Description Matthew Truch 2005-11-16 00:55:25 UTC
Version:           1.2.0_svn_480257 (using KDE KDE 3.4.2)
OS:                Linux

Currently a dirfiles 'length' (number of frames) is defined by the first (valid) field in the format file.  Traditionally (on BLAST at least) this field is called FORMAT and (most) other fields are in lowercase.  The fact that the number of frames is defined by the first field is important so that data writing programs can write the first field last so that the race condition of not having some of the data written yet bug doesn't come to light.  However, getdata sorts the raw field list (with qsort), so the first field in the format file isn't neccesarily the first field in the list.  This can cause kst to either report the wrong number of frames available (if the number of samples per frame and/or size of the type differ) or the  race condition mentioned above.
Comment 1 Matthew Truch 2005-11-16 00:57:09 UTC
Created attachment 13486 [details]
Patch to fix the above

A patch by Don Wiebe to fix the above issue.  I won't commit it until people
have a look at to to make sure this is kosher.	

Note, the patch will apply, even though there have been some offsets introduced
since the code we generated the fix from was made.  The patch is relative to
the datasources/dirfile/ directory.
Comment 2 D. V. Wiebe 2005-11-16 01:16:37 UTC
(For "FORMAT" read "FASTSAMP" in Matt's report.)
Comment 3 D. V. Wiebe 2005-11-16 01:33:14 UTC
I should point out that the supplied patch completely deprecates the third argument to GetNFrames (in_field) and will always look at the first valid raw field in the format file, whatever it is passed for that parameter.

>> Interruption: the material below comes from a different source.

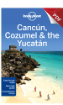 Cancun, Cozumel & the Yucatan - Costa Maya & Southern Caribbean Coast (Chapter)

This is the behaviour Barth and I settled on when we hammered out getting defile (the BLAST dirfile writer) and kst to behave well together, but I don't know if this convention is universal.  AFAICT, kst never passes a non-NULL value for in_field when calling GetNFrames, so it shouldn't care.
Comment 4 Ted Kisner 2005-11-16 02:05:37 UTC
> 01:33 ------- I should point out that the supplied patch completely
> deprecates the third argument to GetNFrames (in_field) and will always look
> at the first valid raw field in the format file, whatever it is passed for
> that parameter.


In my dirfile library here:

http://cmb.phys.cwru.edu/kisner/code/dirfile/

I always return the number of available samples for the desired field.  This 
code is based on Barth's original getData, with lots of memory leak plugging 
and full "putData" functionality implemented by me.  Frankly I think it is 
silly to assume that all fields will have the same number of samples on disk.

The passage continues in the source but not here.